Подушки, служившие по ночам продолжением тахты, были музыкальными инструментами, конями, санками, полками купейного вагона - того самого, осеннего, в котором надо спать под музыку, и много чем еще. В стране Понаморянии и в ее столице Панаморяне всегда происходило что-то значительное и нестрашное - даже война со злыми агечами, похожими на оскаленные, улыбчивые черепа, была нужной и забавной. Нужной она представлялась нам потому, что жители страны - понаморяны были очень героическими, и мы просто не знали, что делать с их неумеренной тягой к подвигам в мирное время. Впрочем, они и без нас находили себе занятие - выручали красавиц из плена, пиратствовали на море и ставили спортивные рекорды. Но войны и мятежи все-таки были необходимы, чтобы бешеная энергия понаморянов не застаивалась - и особенно приятен был гром победы, который раздавался в самый неурочный час, и какой-нибудь Лагеч (у них имена были немного с сербским привкусом и, кроме того, подозрительно похожи на племенное имя их злейших врагов - злых агечей) падал на тахту, картинно зажимая простреленную грудь. Потом он, конечно, оживал, но красота предсмертного жеста от этого не страдала.
Когда враги были повержены, шустрые понаморяны устраивали новую бучу - гражданскую войну. Появлялись, как грибы в июле, разные политические партии, среди которых выделялись анархисты. Они все отрицали. Они плевали на короля с королевой - потому что в Понаморянии изначально была монархия - и презирали простых граждан. Они ходили по улицам с черными флагами и пели на мотив "Эль пуэбло унидо": "Народ, народ, народ, народ, народ, Паршивый гад и мерзкий идиот..." Народ отвечал им тем же и бил их в темных закоулках. 
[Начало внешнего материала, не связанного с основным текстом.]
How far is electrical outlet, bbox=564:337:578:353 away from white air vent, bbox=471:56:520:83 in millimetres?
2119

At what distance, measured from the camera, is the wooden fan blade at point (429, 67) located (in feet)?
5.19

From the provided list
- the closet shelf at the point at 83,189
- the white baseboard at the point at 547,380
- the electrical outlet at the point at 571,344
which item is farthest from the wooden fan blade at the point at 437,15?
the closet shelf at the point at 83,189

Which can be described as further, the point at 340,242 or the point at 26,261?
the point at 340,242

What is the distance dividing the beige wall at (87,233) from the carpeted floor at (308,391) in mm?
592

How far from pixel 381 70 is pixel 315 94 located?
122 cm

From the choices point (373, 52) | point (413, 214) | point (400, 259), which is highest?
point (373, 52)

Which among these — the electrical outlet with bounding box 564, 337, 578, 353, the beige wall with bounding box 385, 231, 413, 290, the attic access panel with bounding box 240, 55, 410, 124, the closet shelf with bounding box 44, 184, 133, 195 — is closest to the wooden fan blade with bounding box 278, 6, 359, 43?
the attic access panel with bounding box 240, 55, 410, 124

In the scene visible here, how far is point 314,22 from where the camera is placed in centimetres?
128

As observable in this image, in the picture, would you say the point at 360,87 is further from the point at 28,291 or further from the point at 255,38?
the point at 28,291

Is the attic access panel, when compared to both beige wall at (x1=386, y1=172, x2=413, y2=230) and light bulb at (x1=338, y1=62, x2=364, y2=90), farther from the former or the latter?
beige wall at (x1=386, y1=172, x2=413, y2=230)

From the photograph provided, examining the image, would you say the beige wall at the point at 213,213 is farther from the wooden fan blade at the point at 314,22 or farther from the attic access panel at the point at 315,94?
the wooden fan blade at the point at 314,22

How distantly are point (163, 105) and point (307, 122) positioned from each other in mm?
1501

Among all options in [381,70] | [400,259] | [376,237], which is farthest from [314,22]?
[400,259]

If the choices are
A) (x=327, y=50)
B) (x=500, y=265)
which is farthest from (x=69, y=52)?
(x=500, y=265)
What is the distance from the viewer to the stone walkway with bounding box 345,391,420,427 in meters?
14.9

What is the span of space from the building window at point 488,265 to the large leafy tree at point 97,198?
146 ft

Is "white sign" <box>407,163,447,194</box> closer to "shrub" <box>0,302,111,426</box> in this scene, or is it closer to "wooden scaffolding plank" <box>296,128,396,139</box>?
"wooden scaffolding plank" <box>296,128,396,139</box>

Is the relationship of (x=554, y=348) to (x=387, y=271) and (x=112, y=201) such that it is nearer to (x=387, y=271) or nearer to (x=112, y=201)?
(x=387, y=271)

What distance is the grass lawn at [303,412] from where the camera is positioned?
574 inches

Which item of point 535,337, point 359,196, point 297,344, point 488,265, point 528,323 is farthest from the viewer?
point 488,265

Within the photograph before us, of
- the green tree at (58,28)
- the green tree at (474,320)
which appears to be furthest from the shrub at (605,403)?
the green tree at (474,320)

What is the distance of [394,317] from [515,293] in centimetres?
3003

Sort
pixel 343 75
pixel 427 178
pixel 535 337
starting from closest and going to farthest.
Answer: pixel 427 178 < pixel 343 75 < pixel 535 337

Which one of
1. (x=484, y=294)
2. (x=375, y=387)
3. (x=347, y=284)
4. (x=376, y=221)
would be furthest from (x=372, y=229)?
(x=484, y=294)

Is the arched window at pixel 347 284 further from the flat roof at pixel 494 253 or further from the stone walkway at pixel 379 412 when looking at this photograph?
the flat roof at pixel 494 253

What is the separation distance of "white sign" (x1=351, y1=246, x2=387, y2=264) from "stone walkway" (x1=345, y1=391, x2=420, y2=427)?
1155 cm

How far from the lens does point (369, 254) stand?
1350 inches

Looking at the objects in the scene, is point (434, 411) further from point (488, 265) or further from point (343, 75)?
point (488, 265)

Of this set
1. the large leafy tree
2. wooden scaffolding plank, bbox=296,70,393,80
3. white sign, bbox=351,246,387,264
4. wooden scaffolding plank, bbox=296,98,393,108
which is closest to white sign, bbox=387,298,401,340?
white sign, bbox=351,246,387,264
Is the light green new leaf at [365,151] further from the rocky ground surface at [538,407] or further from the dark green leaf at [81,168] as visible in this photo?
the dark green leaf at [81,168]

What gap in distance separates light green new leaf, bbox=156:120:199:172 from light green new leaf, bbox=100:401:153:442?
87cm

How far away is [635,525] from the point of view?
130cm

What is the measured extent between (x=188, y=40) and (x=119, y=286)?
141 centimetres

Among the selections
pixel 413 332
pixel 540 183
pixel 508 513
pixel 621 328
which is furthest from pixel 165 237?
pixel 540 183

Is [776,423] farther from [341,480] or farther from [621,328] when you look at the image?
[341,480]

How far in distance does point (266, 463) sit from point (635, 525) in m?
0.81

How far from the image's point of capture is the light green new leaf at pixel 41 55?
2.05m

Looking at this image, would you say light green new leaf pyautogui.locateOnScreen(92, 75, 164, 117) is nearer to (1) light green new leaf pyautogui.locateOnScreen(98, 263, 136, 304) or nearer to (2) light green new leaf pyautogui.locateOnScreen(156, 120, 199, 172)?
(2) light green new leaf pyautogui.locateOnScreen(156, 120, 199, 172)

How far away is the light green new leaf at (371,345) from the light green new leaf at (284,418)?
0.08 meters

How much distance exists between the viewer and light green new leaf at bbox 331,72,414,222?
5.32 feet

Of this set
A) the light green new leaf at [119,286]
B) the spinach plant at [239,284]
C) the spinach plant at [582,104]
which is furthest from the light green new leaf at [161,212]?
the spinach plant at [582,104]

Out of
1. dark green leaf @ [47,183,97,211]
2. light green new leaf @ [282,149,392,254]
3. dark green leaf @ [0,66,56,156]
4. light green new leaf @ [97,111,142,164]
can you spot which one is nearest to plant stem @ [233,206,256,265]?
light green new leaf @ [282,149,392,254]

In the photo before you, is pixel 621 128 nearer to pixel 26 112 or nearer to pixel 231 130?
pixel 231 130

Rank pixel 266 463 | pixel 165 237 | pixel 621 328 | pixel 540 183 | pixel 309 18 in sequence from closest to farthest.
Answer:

Так как нас с братом было всего двое, нам приходилось работать не за страх, а за совесть, чтобы воплотить в жизнь всех этих многочисленных, бурлящих жизнью понаморянов. Кроме того, нужно было отдуваться за злых агечей, воблобаров, "смешных" с глазами на палках, которые вращались и искрились, как шутихи, бердядей и прочие племена, в изобилии населявшие просторные земли наших сердец. Не все они враждовали с довольно-таки добродушными, хотя и бойкими понаморянами, но дел всегда хватало. Через несколько лет, когда мама съездила в Англию и вернулась с рассказом про Лоли-попа – симпатичного, пестро одетого мужичка, который переводит младенцев через дорогу и славится своей конфетностью – у жителей нашей страны появился новый враг. Это было искусственное чудище, сооруженное мечтательным понаморяном-ученым. Чудище жило в специальной комнате, на задворках мироздания, но иногда, из-за рассеянности создателя, забывавшего как следует запереть дверь, оно выбиралось наружу и крушило все в радиусе ста километров. Звали его, разумеется, Лоли-Поп. Дав ему как следует покуролесить и выплеснув все свои накипевшие страсти, героические понаморяны водворяли его на место. 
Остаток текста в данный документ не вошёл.